NAME
    "Text::Categorize::Textrank" - Method to rank potential keywords of
    text.

SYNOPSIS
      use strict;
      use warnings;
      use Text::Categorize::Textrank;
      use Data::Dump qw(dump);
      my $listOfTokens = [ [qw(This is the first sentence)], [qw(Here is the second sentence)] ];
      my $hashOfTextrankValues = getTextrankOfListOfTokens(listOfTokens => $listOfTokens);
      dump $hashOfTextrankValues;

DESCRIPTION
    "Text::Categorize::Textrank" provides a routine for ranking the words in
    text as potential keywords. It implements a version of the textrank
    algorithm from the report *TextRank: Bringing Order into Texts* by R.
    Mihalcea and P. Tarau.

ROUTINES
  "getTextrankOfListOfTokens"
    The routine "getTextrankOfListOfTokens" returns a hash reference
    containing the textrank value for all the tokens in the lists provided;
    the textrank values sum to one. The textrank of a token is its pagerank
    in the graph obtained by joining neighboring tokens with an edge, called
    the token graph.

    Usually, "listOfTokens" should *not* be applied to all the words of the
    text. The complete textrank algorithm first filters the words in the
    text to only the nouns and adjectives. See
    Text::Categorize::Textrank::En to compute the textrank of English text.

    "listOfTokens"
          listOfTokens => [[...], [...], ...[...]]

        "listOfTokens" is an array reference containing the list of tokens
        that are to be ranked using textrank. Each list is also an array
        reference of tokens that should correspond to the list of tokens in
        a sentence. For example, "[[qw(This is the first sentence)],
        [qw(Here is the second sentence)]]".

    "edgeCreationSpan"
          edgeCreationSpan => 1

        For each token in the "listOfTokens", "edgeCreationSpan" is the
        number of successive tokens used to make an edge in the token graph.
        For example, if "edgeCreationSpan" is two, then given the token
        sequence "apple orange pear" the edges "[apple, orange]" and
        "[apple, pear]" will be added to the token graph for the token
        "apple". The default is one.

        Note that loop edges are ignored.

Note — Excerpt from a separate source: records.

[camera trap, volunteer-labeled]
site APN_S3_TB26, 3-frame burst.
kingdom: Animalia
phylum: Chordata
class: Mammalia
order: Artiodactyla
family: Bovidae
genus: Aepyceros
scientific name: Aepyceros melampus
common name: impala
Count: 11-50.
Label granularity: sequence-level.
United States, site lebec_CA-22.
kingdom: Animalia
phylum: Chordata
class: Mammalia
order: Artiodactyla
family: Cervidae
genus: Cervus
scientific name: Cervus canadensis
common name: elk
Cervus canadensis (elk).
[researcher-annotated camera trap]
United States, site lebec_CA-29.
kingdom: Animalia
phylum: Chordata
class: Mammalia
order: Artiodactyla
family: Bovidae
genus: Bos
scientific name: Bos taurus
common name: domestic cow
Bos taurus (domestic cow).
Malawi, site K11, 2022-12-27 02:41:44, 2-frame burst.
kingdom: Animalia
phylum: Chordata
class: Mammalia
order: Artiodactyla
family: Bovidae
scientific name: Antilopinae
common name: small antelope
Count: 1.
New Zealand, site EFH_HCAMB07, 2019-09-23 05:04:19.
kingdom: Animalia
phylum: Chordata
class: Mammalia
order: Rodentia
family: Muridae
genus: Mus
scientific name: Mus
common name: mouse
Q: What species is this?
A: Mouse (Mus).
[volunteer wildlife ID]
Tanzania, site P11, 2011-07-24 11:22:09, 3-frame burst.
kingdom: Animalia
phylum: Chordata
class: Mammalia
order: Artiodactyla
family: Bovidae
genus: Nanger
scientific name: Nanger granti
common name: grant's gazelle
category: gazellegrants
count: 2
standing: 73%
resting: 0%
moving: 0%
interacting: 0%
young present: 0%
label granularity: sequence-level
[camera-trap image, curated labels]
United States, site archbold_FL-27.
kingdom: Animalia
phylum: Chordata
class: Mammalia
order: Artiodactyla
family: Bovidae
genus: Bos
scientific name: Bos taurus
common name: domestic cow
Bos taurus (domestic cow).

For example, if "edgeCreationSpan"
        is two, then given the token sequence "daba daba doo" the edge
        "[daba, daba]" is disguarded but the edge "[daba, doo]" is added to
        the token graph.

    "directedGraph"
          directedGraph => 0

        If "directedGraph" is true, the textranks are computed from the
        directed token graph, if false, they are computed from the
        undirected version of the graph. The default is false.

    "dampeningFactor"
          dampeningFactor => 0.85

        When computing the textranks of the token graph, the dampening
        factor specified by "dampeningFactor" will be used; it should range
        from zero to one. The default is 0.85.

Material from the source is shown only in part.